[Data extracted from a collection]
━━━━━━━━━━━━━━━━━━━━
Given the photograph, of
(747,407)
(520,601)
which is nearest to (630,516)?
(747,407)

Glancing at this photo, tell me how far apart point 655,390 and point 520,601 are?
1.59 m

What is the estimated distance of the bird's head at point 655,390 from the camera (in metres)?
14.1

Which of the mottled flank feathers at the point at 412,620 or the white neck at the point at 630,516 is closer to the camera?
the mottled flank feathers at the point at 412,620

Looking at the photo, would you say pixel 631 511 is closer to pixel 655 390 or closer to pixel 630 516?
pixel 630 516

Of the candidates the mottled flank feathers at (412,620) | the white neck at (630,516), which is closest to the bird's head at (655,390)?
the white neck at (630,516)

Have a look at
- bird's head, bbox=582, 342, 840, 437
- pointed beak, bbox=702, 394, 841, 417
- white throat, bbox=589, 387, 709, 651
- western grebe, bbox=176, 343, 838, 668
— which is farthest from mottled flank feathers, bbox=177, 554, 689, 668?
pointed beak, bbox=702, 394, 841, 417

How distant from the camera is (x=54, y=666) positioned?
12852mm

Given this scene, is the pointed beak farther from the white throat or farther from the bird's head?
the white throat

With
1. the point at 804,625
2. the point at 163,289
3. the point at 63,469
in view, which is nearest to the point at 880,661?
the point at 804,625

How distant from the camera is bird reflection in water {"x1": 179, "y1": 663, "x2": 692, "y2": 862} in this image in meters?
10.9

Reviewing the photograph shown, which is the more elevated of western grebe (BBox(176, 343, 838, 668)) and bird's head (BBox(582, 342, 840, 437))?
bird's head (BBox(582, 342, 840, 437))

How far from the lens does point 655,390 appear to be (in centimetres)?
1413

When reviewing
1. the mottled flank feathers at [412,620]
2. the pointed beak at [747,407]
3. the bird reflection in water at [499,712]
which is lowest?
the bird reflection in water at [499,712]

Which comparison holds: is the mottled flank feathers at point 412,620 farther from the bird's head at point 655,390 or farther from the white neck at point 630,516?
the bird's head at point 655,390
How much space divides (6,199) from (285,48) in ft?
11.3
━━━━━━━━━━━━━━━━━━━━
[Task description]
The records above should be restated word for word, please.

[Result for this task]
Given the photograph, of
(747,407)
(520,601)
which is nearest to (630,516)?
(747,407)

Glancing at this photo, tell me how far apart point 655,390 and point 520,601 are?
1.59 m

What is the estimated distance of the bird's head at point 655,390 from the camera (in metres)?
14.1

Which of the mottled flank feathers at the point at 412,620 or the white neck at the point at 630,516 is closer to the camera?
the mottled flank feathers at the point at 412,620

Looking at the photo, would you say pixel 631 511 is closer to pixel 655 390 or closer to pixel 630 516?
pixel 630 516

Of the candidates the mottled flank feathers at (412,620) | the white neck at (630,516), which is closest to the bird's head at (655,390)?
the white neck at (630,516)

Have a look at
- bird's head, bbox=582, 342, 840, 437
- pointed beak, bbox=702, 394, 841, 417
- white throat, bbox=589, 387, 709, 651
- western grebe, bbox=176, 343, 838, 668
— which is farthest from mottled flank feathers, bbox=177, 554, 689, 668?
pointed beak, bbox=702, 394, 841, 417

How distant from the camera is (x=54, y=666) positioned?
12852mm

Given this scene, is the pointed beak farther from the white throat or farther from the bird's head?
the white throat

With
1. the point at 804,625
2. the point at 163,289
3. the point at 63,469
in view, which is nearest to the point at 880,661?
the point at 804,625

How distant from the camera is bird reflection in water {"x1": 179, "y1": 663, "x2": 692, "y2": 862} in this image in meters?
10.9

Reviewing the photograph shown, which is the more elevated of western grebe (BBox(176, 343, 838, 668)) and bird's head (BBox(582, 342, 840, 437))?
bird's head (BBox(582, 342, 840, 437))

How far from the lens does point 655,390 appear to be (in centimetres)?
1413

When reviewing
1. the mottled flank feathers at [412,620]
2. the pointed beak at [747,407]
3. the bird reflection in water at [499,712]
which is lowest?
the bird reflection in water at [499,712]

Which comparison holds: is the mottled flank feathers at point 412,620 farther from the bird's head at point 655,390 or farther from the white neck at point 630,516?
the bird's head at point 655,390
How much space divides (6,199) from (285,48) in ft?
11.3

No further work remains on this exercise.